PASSAGE FOR REVIEW:
[Start of Attachment]

Entity Proliferation
The three acts I studied when taking BA in 1983—the UPA, the ULPA, and the MBCA—also described the primary entity options available to business lawyers and their clients at that time: partnerships, limited partnerships, and corporations, with the potential addition of “professional” or “Subchapter S” options for the latter. Available entity choices have since increased dramatically because of two near-simultaneous developments in the late 1980s.
The first was a 1988 revenue ruling authorizing pass-through taxation for owners (“members”) of an LLC—a novel entity then available in only two states—offering limited liability to all participants, along with flexible options for company management.[16] The second was legislation allowing new limited liability versions of partnerships, a product of malpractice litigation against partners in Texas law firms and national accounting firms in the wake of the savings and loan crisis of 1988.[17]
As a result of these developments, by the mid-1990s all states had amended their business entity codes to encompass these new options, including limited liability partnerships (“LLPs”), limited liability limited partnerships (“LLLPs”), and LLCs, as well as “professional” variations of new entities, like PLLPs and PLLCs. This expanded entity menu necessarily added to the complexity of statutory business associations law, including new provisions in partnership acts governing LLPs and LLLPs, additional freestanding codes (LLC acts), and, in recent years, supplemental legislation authorizing “series” LLCs.

[End of Attachment]

ENTRIES SHOWN:
[Start of Attachment]

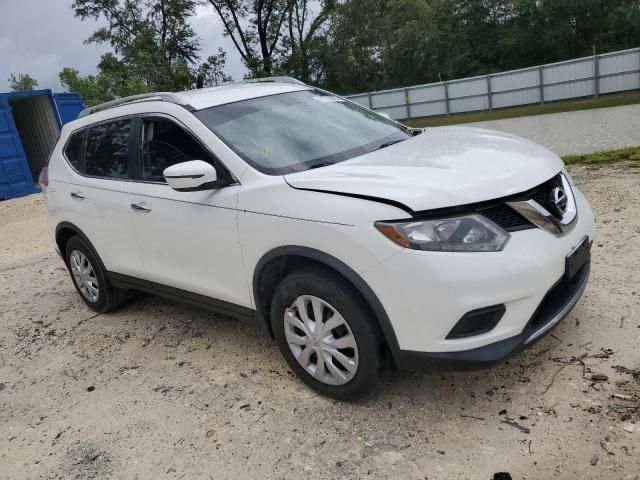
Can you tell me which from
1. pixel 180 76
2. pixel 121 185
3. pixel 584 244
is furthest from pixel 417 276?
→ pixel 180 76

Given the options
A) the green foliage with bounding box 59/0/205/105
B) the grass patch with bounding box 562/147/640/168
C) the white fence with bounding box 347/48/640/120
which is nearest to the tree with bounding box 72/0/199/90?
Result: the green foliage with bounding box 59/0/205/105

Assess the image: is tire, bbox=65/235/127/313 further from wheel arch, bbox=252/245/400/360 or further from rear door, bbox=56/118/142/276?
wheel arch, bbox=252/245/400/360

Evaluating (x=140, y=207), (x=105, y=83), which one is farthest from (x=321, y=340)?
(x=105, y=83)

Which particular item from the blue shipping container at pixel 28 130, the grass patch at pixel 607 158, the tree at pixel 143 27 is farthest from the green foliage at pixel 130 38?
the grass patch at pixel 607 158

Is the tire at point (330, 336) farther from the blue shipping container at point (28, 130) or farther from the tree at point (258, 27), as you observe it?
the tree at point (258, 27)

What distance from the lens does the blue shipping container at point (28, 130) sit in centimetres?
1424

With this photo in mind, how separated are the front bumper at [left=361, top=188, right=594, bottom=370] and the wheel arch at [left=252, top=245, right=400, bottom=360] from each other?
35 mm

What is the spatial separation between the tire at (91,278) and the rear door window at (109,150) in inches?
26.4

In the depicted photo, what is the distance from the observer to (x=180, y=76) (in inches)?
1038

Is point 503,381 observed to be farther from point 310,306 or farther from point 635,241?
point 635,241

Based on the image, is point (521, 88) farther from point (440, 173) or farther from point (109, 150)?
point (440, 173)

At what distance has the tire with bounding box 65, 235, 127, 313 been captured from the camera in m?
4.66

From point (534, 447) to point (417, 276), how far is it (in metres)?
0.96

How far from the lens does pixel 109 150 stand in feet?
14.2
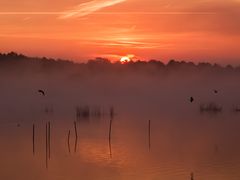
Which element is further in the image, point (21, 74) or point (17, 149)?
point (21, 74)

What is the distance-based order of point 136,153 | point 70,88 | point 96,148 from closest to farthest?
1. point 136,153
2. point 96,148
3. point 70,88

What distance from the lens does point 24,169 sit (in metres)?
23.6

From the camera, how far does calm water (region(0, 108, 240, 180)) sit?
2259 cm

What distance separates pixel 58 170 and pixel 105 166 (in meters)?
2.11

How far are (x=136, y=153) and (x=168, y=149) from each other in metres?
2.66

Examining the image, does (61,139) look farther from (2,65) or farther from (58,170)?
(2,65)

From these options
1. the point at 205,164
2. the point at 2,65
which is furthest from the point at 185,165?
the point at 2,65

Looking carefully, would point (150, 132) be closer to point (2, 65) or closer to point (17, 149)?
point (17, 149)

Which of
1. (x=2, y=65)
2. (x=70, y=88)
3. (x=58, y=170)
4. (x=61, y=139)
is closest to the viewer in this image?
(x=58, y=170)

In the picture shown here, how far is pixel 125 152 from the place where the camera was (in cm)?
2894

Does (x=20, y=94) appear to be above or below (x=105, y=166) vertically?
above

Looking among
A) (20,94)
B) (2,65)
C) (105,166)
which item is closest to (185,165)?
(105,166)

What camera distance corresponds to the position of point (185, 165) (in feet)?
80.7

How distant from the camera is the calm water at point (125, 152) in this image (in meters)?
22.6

[End of Attachment]
[Start of Attachment]

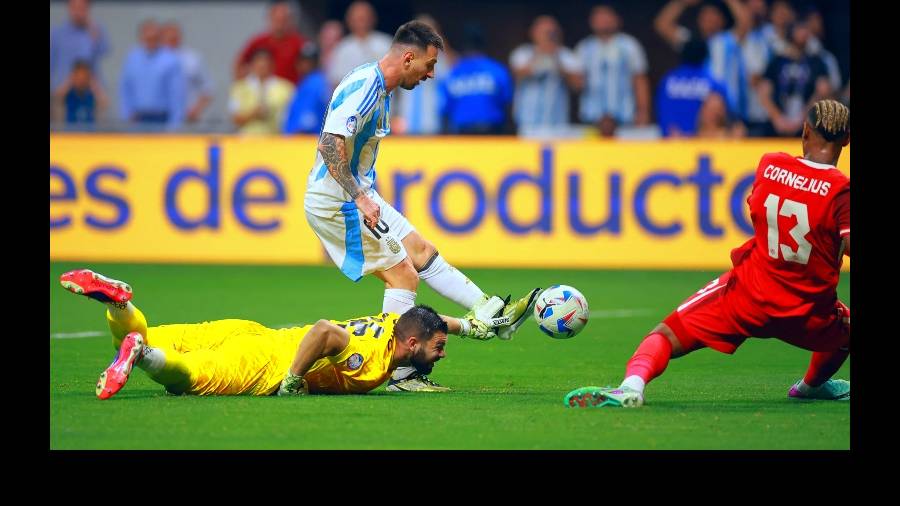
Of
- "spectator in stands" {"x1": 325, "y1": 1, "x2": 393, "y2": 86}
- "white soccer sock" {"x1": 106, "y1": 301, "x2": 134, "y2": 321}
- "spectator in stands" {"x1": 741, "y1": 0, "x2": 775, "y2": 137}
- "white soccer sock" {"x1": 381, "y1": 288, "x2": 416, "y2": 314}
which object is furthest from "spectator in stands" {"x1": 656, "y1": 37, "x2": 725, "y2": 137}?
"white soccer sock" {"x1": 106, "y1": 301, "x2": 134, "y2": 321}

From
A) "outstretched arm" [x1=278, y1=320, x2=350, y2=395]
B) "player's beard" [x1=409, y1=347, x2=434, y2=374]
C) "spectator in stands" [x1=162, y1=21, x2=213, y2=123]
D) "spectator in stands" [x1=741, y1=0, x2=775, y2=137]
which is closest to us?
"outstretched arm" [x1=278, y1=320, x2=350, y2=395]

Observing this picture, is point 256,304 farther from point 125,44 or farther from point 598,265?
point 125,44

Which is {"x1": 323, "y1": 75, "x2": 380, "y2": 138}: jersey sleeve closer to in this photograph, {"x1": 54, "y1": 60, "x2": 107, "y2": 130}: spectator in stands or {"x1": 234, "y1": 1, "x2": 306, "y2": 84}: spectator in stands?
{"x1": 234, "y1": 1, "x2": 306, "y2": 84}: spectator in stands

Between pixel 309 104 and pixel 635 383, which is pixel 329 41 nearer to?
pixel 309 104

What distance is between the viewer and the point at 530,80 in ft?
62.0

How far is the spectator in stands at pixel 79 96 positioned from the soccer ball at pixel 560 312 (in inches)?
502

[End of Attachment]
[Start of Attachment]

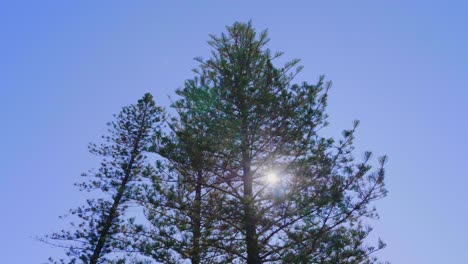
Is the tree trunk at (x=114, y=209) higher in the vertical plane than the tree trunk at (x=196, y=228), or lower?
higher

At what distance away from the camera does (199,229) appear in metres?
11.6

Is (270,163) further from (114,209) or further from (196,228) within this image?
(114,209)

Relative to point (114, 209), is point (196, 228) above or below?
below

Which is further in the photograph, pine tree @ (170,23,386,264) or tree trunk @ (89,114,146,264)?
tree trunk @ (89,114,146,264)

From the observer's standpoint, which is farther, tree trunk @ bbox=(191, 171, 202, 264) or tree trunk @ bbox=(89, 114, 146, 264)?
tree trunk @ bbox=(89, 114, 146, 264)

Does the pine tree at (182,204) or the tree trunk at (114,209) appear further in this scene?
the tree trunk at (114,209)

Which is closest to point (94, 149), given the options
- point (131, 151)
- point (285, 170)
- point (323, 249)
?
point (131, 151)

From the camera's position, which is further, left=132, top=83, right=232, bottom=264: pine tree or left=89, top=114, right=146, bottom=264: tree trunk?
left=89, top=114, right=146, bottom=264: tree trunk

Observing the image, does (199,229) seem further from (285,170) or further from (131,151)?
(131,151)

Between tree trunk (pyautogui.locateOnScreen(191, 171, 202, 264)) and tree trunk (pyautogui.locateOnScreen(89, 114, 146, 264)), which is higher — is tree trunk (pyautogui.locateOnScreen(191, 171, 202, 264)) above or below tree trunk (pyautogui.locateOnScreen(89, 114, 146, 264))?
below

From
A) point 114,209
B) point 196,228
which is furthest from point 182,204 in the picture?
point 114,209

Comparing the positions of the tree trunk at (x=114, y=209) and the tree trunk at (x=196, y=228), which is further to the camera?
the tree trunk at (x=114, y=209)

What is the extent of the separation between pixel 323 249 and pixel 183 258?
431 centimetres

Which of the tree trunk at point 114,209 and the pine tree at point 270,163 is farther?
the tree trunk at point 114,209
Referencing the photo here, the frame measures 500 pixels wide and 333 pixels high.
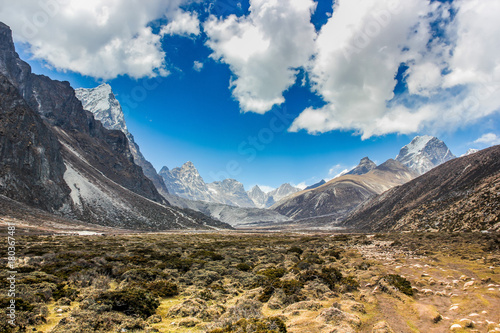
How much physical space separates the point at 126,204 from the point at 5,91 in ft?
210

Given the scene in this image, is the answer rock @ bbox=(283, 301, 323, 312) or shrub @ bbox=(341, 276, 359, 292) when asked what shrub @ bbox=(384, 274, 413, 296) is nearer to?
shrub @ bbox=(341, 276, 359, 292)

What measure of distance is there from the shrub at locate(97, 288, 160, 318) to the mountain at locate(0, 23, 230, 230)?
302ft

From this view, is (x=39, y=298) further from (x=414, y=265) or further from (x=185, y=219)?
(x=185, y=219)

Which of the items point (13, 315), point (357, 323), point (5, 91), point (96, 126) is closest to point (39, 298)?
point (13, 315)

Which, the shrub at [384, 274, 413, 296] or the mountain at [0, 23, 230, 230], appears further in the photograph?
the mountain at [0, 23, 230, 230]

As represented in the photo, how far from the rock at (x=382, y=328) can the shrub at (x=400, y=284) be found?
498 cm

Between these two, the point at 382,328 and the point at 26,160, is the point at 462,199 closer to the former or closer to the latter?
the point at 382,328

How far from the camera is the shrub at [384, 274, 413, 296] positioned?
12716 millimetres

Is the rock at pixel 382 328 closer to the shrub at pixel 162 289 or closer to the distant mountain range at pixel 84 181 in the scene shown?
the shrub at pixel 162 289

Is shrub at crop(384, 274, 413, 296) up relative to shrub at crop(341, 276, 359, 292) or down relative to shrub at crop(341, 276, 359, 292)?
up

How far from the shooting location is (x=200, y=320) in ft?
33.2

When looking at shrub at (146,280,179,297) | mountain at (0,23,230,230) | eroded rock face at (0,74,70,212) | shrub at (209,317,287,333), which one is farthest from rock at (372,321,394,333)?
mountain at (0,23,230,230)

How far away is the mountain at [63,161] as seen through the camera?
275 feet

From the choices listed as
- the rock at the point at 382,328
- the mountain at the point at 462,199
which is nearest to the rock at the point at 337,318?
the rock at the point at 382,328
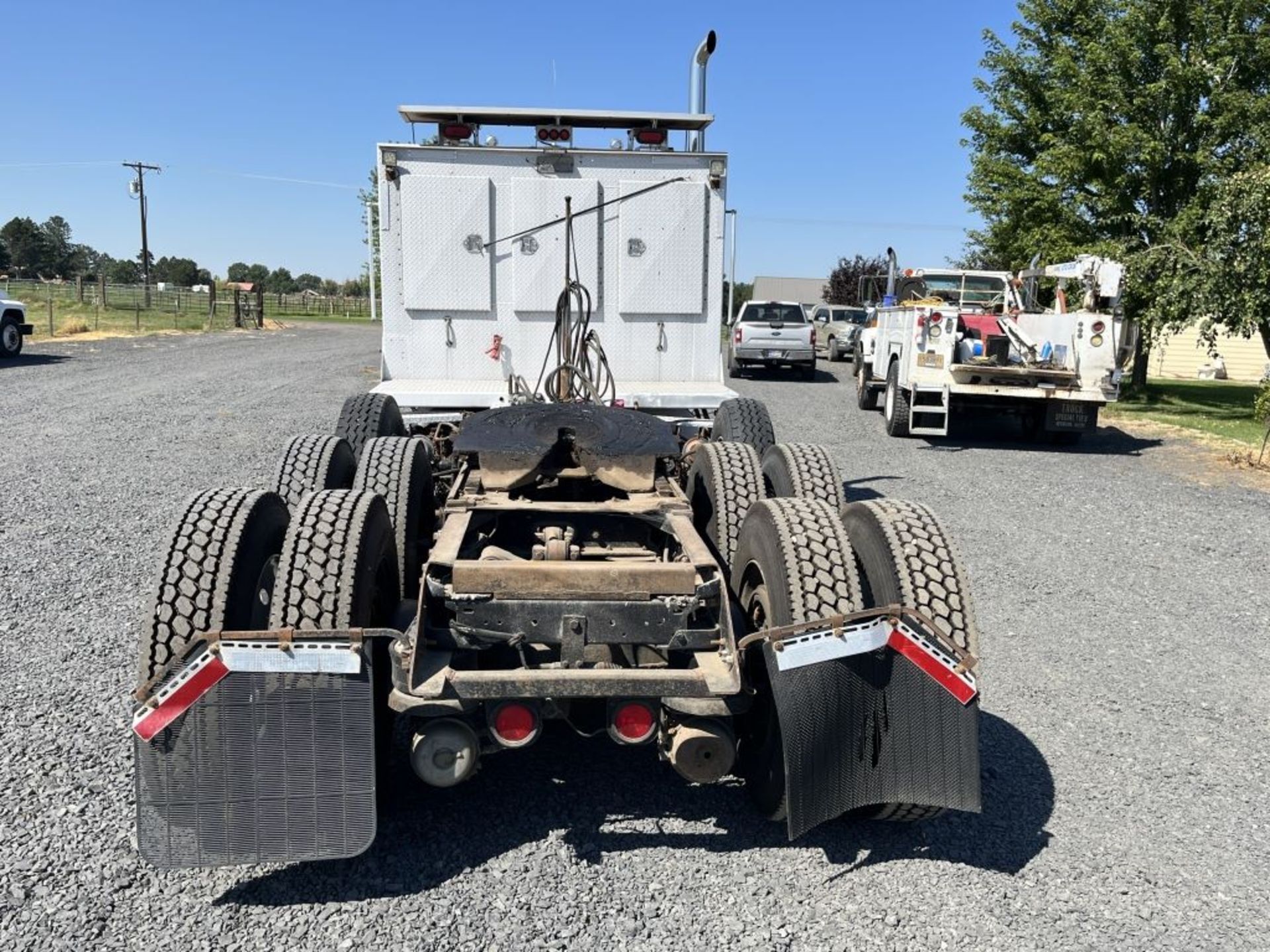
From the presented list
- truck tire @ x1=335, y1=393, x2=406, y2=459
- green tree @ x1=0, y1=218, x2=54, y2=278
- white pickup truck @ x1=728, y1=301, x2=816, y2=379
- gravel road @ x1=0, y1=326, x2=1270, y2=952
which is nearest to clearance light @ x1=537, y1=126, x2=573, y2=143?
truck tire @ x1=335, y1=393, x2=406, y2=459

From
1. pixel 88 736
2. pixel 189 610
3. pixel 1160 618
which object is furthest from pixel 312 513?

[End of Attachment]

ACTIVITY LIST:
**1.** According to the passage on entity proliferation, in how many states was the LLC available when the 1988 revenue ruling was issued?
**2.** Continue the passage on business entity proliferation from its last sentence.

REPLIES:
**1.** Only two states.

**2.**
As acceptance of these novel entity choices has grown over the past three decades—with the LLC the clear favorite for closely held firms—that growth has also fueled added complexity for business associations case law as long-established doctrines, like veil piercing and other exceptions to limited liability, and even traditional creditor remedies, like charging orders, are relitigated in new contexts.[18] That trend will surely continue as benefit corporations, now available in 34 states, and other new entity options join the mix.[19]
Technological and Transactional Flexibility
As in other legal fields, many changes in business associations laws over the past few decades were designed to accommodate technological innovations. In corporate law, for example, former requirements for filing paper documents now encompass electronic equivalents.[20] Sanctioned notice processes have also evolved from paper to electronic systems.[21] And these changes extend well beyond documents and recordkeeping. When I studied BA in 1983, statutes authorizing directors to meet through a conference telephone call—a then-recent innovation—seemed “as fur as they could go,” to paraphrase Oscar Hammerstein.[22] But today’s corporation acts go much further, including authorization for fully remote shareholder meetings.[23]
Modern business associations laws also offer considerable flexibility with respect to transactional formalities, including permissive rules for organic changes. For example, in the 1980s, a partnership that reorganized as a corporation might need to first dissolve or take other steps to transfer assets and liabilities to a newly formed corporate entity. Today that partnership could conduct a cross-entity merger or a single-step “conversion” to the corporate form.[24] In the 1980s, if a corporation wanted to change its governing law, the company organized a new corporation in the foreign state and then merged into it. Today a corporation or unincorporated entity can typically conduct a “domestication” transaction that changes its governing jurisdiction in a single step.[25]
Conclusion
Despite all the changes I’ve seen over the past 40 years, the agency law foundations on which business associations are constructed haven’t changed at all. Nor have the fundamental purposes of business associations law: to mediate conflicts that inevitably arise in the life of a business entity between owners and managers, between majority owners and minority owners, and between the entity and third parties.
At the moment, everything old is new again, at least in some quarters. Debates concerning the proper objectives of business associations—debates that began in the 1930s and seemed settled in recent years—now rage anew in fights over corporate missions that include environmental, social, and governance (“ESG”) considerations. As Yogi Berra famously said, “It’s tough to make predictions, especially about the future.” While I wait to see what happens, my mantra is the same as when I took my first BA class in spring 1983: Take good notes!
Doré is the Richard M. and Anita Calkins Distinguished Professor of Law Emeritus, Drake University Law School. Professor Doré’s contact information at Drake is [email protected].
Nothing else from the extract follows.